Giselle pauses, gets up, and retrieves her purse by the door. She rummages around and her hand emerges with two pills. She sets her purse down on the chair by the door, returns to the sofa, and pops the two pills in her mouth, washing them down with some tea.

“Yesterday, I asked Charles if he would consider canceling our prenup or at least putting the Cayman villa in my name. We’ve been married for two years; he should trust me by now, right? All I wanted was a place to escape to when the pressure gets too much for me. I told him, ‘You can keep growing your business, if that’s what you want—your Black empire. But at least give me the deed to the villa. With my name on it. A place to call my own. A home.’ ”

I think back to the itinerary I saw in her purse. If the trip was for her and Mr. Black, why were the flights one-way?
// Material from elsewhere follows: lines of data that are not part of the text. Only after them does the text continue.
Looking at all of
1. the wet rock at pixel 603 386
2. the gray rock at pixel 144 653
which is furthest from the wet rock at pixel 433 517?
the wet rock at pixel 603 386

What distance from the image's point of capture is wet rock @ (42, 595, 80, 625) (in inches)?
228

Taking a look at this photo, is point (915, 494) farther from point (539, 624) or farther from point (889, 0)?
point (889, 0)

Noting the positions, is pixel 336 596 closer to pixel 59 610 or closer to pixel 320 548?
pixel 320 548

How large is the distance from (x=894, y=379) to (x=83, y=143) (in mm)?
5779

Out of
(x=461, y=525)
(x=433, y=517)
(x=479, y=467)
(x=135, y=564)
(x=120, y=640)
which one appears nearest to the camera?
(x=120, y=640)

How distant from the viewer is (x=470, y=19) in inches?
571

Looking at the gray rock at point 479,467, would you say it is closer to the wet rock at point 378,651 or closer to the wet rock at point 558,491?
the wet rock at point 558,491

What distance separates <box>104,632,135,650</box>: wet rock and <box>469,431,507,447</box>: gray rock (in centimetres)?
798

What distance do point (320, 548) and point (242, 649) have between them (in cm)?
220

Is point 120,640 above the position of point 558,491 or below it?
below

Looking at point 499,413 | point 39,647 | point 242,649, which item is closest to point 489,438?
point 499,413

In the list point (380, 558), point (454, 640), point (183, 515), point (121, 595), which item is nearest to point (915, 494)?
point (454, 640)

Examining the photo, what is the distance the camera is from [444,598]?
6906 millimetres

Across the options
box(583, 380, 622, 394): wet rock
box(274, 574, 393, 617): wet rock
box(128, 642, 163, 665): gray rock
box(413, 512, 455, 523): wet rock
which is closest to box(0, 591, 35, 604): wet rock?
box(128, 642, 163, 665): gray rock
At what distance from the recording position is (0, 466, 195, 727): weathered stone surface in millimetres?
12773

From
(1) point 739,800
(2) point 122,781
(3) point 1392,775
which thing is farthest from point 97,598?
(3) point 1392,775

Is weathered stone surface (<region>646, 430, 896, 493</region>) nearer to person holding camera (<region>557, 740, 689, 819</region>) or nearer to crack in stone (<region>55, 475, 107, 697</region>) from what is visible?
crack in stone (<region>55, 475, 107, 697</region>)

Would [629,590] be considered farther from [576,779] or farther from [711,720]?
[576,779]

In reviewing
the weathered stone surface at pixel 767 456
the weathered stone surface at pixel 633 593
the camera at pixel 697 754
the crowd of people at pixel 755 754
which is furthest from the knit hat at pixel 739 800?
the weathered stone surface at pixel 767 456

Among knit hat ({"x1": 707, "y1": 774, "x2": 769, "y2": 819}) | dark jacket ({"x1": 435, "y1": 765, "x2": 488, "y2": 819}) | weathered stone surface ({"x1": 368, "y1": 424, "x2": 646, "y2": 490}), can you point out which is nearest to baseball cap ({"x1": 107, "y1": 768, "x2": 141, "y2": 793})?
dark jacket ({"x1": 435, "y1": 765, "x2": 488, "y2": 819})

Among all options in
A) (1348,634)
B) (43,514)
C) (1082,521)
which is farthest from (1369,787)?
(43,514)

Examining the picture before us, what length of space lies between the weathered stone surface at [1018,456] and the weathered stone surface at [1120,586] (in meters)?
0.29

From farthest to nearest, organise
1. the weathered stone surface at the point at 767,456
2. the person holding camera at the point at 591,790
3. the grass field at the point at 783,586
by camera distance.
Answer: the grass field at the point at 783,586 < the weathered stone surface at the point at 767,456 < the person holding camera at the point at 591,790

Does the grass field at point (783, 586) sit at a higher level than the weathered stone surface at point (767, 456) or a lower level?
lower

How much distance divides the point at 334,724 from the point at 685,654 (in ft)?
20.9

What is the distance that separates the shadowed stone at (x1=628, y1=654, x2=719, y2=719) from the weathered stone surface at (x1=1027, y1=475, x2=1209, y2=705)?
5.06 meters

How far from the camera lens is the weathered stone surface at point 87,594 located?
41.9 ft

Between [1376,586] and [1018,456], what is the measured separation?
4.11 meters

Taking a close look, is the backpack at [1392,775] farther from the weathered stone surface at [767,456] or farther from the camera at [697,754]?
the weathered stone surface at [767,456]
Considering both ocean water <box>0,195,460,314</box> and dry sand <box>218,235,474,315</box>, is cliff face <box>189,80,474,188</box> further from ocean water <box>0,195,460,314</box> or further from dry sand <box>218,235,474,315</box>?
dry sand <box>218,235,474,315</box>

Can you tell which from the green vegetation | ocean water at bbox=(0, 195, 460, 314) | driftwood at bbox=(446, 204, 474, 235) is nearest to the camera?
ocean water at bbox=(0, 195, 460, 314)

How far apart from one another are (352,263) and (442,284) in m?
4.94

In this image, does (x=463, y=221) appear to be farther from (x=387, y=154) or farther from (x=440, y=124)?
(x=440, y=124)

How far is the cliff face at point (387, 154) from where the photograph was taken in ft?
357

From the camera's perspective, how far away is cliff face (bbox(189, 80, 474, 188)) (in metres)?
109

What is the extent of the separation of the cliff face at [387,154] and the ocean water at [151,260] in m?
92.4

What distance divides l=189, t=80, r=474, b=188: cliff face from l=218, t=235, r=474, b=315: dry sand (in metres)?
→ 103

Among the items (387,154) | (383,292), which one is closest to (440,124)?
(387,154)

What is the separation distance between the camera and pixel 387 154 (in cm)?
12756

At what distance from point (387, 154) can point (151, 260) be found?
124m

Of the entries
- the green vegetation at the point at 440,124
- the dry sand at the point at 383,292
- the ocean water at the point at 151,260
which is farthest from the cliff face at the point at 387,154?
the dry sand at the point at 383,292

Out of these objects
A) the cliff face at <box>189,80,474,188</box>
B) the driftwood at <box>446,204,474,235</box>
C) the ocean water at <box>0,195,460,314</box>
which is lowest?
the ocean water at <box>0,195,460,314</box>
“He lost it on me when I said the word ‘home.’ He said everyone always lies to him, tries to steal his money, takes advantage of him. He was drunk, storming around the room, saying I was just like his ex-wife. He called me a lot of things—a money-grabber, a gold digger…a dime-store whore. He got so mad that he pulled off his wedding ring and threw it across the room. He said, ‘Fine, have it your way!’ Then he opened the safe, rooted around in there, stuffed some paper in his suit pocket, then pushed past me and stormed out of the room.”

I knew what that paper was. I’d seen it in his pocket—the deed to the villa in the Caymans.

“Molly, that’s when you came in the suite, remember?”

I did remember—the way Mr. Black pushed past me, just another aggravating human obstacle in his path.